PORTSMOUTH — Eight members of the town’s Open Space Committee (OSC) have resigned en masse, saying the panel’s ability to function has been seriously compromised due to confidentiality breaches.
“The Aquidneck Island Land Trust (ALT) will no longer bring potentially conserved properties to the committee as there is no trust that the properties will be held confidential and without this guarantee of executive session, our committee is rendered impotent,” stated the committee’s chairwoman, Karen M. Menezes, in a June 27 letter to the Town Council.
The council is expected to receive the eight letters of resignation at its 7 p.m. meeting Monday, July 14, at Town Hall.
Contacted Thursday afternoon, Ms. Menezes declined to be more specific regarding the reasons behind the resignations.
“I don’t really think I’m going to comment further,” she said. “I think the letters speak for themselves. None of the committee members want to name names. Having said that, it’s been a pleasure serving the town.”
Besides Ms. Menezes, the other OSC members quitting are Maureen Greichen Kielbasa, Brian J. Carroll, Helen M. Furriel, Robert J. Hehl, Carolann Doherty Brown, Linda Ujifusa and Carol M. Ryan.
Of the 11 people who are listed as committee members on the town’s website, only Debra Cardoza, Richard Moore and Claudette Weissinger did not submit letters of resignation. On Thursday, however, Ms. Menezes said there are three other OSC members, bringing the total number before the resignations to 14.
In their letters, OSC members said they are resigning with regret but expressed frustration with what they view as the panel’s inability to function. Some also claimed the Town Council has not given the committee adequate support.
Mr. Caroll said local politics have intruded in the OSC’s business.
“Unfortunately, during the past year, two members of the committee have been working at cross purposes with our open space mission,” he wrote in his resignation letter, which was received by the town clerk June 30. “As a result, we have spent many meeting hours bickering over postage stamp tax properties and park benches, neither of which have anything to do with our open space mission. These obstructionist tactics were clearly to prevent us from dealing with the ‘significant’ properties our mission statement directs us to explore.”
He added that ALT, which works closely with the OSC on open space acquisitions and conservation agreements, is now apprehensive about dealing with the committee.
“The ALT has recently indicated that confidential information has been leaked several times during the past year and that, as a result, they may stop working with us. That would surely be a death knell to future open space acquisition in Portsmouth,” he stated.
Mr. Carroll also criticized the Town Council. In November 2013 the council rejected a citizens’ watchdog group leader’s request to disband the OSC. Larry Fitzmorris of Portsmouth Concerned Citizens had accused the panel of violating state open meetings laws and subjecting one of its members — Ms. Cardoza — to personal performance hearings for political retribution.
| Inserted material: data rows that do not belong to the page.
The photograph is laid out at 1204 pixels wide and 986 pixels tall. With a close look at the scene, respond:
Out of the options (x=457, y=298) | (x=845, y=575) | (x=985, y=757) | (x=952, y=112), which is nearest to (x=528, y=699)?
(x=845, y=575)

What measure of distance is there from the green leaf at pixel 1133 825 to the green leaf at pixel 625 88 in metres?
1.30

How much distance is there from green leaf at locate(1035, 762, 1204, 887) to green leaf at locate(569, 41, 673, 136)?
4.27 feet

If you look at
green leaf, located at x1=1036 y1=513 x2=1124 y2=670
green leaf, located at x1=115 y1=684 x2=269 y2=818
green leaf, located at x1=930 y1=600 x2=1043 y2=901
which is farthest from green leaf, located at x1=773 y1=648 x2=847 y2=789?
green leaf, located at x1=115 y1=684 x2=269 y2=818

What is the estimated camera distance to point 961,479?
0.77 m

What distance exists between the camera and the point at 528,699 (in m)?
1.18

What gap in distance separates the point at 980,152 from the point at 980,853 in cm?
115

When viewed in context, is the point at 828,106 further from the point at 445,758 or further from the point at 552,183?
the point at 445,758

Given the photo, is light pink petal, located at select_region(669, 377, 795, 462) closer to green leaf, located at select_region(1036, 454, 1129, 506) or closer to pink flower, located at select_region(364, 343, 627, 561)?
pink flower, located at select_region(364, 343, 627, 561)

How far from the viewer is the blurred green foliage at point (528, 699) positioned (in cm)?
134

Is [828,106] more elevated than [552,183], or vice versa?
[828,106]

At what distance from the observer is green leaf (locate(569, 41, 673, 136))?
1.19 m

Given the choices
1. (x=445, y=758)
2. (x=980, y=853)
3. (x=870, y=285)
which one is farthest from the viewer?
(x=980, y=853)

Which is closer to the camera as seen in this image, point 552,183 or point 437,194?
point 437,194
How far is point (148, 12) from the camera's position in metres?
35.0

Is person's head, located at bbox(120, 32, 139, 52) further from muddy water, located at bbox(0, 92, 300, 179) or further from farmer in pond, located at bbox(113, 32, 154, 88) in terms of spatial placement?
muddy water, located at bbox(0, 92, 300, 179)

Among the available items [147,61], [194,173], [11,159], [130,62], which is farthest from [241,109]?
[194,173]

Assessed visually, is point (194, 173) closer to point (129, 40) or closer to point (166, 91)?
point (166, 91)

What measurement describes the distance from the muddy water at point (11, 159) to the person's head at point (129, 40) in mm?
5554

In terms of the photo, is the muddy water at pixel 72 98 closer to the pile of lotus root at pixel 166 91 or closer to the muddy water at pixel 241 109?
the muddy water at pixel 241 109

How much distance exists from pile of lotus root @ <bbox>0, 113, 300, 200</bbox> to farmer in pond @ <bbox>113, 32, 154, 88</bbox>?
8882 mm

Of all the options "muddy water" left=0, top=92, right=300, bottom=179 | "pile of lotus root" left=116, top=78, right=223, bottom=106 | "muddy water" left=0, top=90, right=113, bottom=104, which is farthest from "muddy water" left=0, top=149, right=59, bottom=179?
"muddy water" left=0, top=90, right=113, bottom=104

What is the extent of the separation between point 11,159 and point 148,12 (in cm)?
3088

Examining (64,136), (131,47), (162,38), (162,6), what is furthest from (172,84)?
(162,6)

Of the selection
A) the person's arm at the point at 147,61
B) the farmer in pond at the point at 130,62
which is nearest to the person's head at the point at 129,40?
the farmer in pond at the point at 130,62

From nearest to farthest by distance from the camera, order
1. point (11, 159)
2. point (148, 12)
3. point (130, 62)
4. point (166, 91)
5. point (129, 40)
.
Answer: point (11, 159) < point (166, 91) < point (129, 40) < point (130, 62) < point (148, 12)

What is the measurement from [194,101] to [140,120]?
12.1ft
“The recent treatment by the council after bogus and decidedly unfair charges of being ‘dysfunctional’ was unjust,” Mr. Carroll stated in his letter.
Several people at the November meeting made critical remarks about the OSC, including Elizabeth Pedro, the Town Council’s liaison to the committee. However, Ms. Pedro, who stated in November that “there’s a heavy atmosphere of mistrust” within the OSC, also did not favor disbanding the group.
Also at that November meeting, Charles Allott, ALT executive director, strongly defended the OSC, calling it the “most professional, conscientious committee” he had ever dealt with in Portsmouth.
In her June 27 letter, Ms. Kielbasa said the “repeated confidentiality breaches on the part of members have eroded the confidence” in the committee. “This combined with a lack of support from the council have rendered the Portsmouth Open Space Committee ineffective.”
Added Mr. Hehl, “the failure of the Town Council to deal with past and ongoing misconduct by (OSC) members has effectively rendered this committee as useless and of no value to our town.”
Council President James Seveney said he was surprised to hear of the eight resignations, but that he was well aware of the OSC’s “internal problems.
“There were some personality factors within the committee,” said Mr. Seveney, adding that he and Ms. Pedro sat down with OSC members in an attempt to “mend those fences.”
“We did the best we could,” he said.
Without a leader
In a separate letter to the council, Ms. Menezes said she announced her intention to resign as chairwoman to the rest of the members on June 2. She asked that anyone interested in the position to send a letter and that leader would be elected at the June 23 meeting.
“No committee member requested the position,” she said, adding that the committee did not elect a new chairman. “I ask the Town Council to advise the committee how to proceed.”